Your first pipeline

This tutorial guides you through setting up a data pipeline on the Agnostic platform, a managed service that deploys cloud/data pipelines using ClickHouse and Apache Iceberg with automatic scaling and compute instance sizing, eliminating DevOps overhead. This tutorial focuses on the platform setup process, as pipeline configuration details are covered in the AGT section of the documentation.

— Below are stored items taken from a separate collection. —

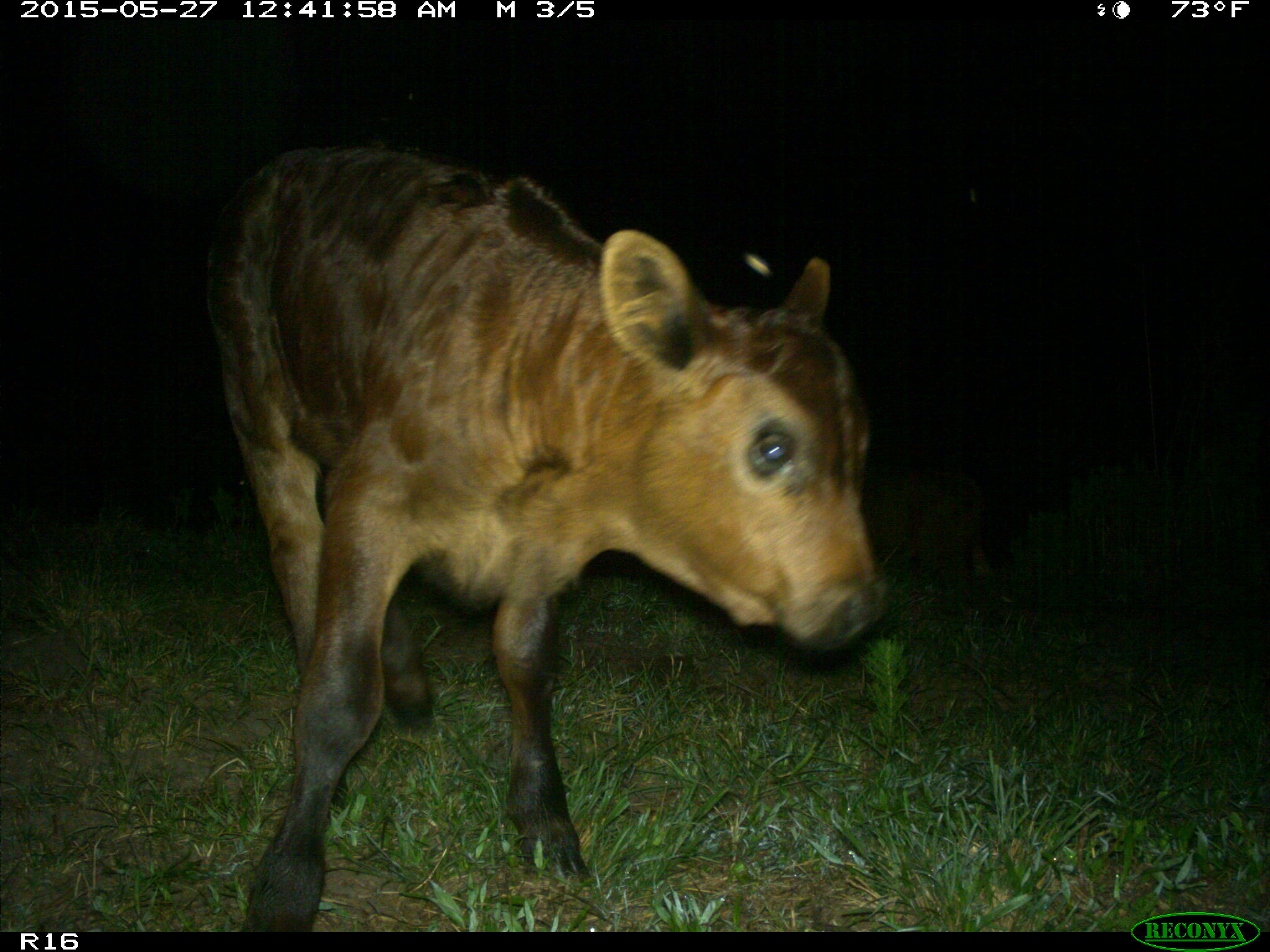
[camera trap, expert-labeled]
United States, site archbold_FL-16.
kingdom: Animalia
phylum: Chordata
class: Mammalia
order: Artiodactyla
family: Bovidae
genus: Bos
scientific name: Bos taurus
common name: domestic cow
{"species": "Bos taurus (domestic cow)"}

Access the Agnostic platform at https://app.agnostic.tech using your credentials. Ensure an admin has configured your team’s managed infrastructure and project settings, including access to ClickHouse and Iceberg resources.

login

From the platform’s dashboard:

  1. Navigate to the Pipelines section.
  2. Click New to begin configuring a new pipeline.

create_pipeline

Link your GitHub repository to the platform:

  1. In the pipeline creation interface, select Connect GitHub Repository.
  2. Authenticate with GitHub and choose the repository containing your pipeline configuration files (e.g., pipeline.yaml and associated queries).
  3. Select the relevant files or directory (e.g., examples/hackernews_posts from the AGT repository).

Set up the pipeline:

  1. Name the Pipeline: Provide a clear name (e.g., “HackerNews ETL”).
  2. Set Variables: Specify required vars, such as:
    • ICEBERG_DESTINATION_TABLE_LOCATION: The S3 endpoint URL (e.g., s3://your-bucket/hn_posts).
    • ORDER_BY: The sorting column (e.g., id).
    • Other variables as needed by your pipeline’s queries.
  3. Verify that the selected configuration files align with your pipeline’s requirements, as detailed in the AGT documentation.

pipeline_form

  1. Click Create Pipeline to deploy it on Agnostic’s managed infrastructure, which automatically provisions and scales resources.
  2. Monitor the pipeline’s status in the dashboard for logs and progress updates.
  3. If issues arise, review logs or check configuration files and variables.

pipeline

To query the newly created data, use AGP (Agnostic Query Platform), as described in the AGP section of the documentation. AGP provides tools to connect to your Iceberg table and analyze the output efficiently.

This tutorial covers the essentials of deploying a pipeline on the Agnostic platform. For pipeline configuration details, refer to the AGT section , and for querying data, see the AGP documentation.